### REQUIREMENT
Copy each of the following records word for word.

### LISTED RECORDS

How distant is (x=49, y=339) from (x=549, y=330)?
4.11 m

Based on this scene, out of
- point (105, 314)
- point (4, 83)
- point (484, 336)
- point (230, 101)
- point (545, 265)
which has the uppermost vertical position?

### CORRECT OUTPUT
How distant is (x=49, y=339) from (x=549, y=330)?
4.11 m

Based on this scene, out of
- point (105, 314)
- point (4, 83)
- point (484, 336)
- point (230, 101)
- point (545, 265)
which has the uppermost vertical position?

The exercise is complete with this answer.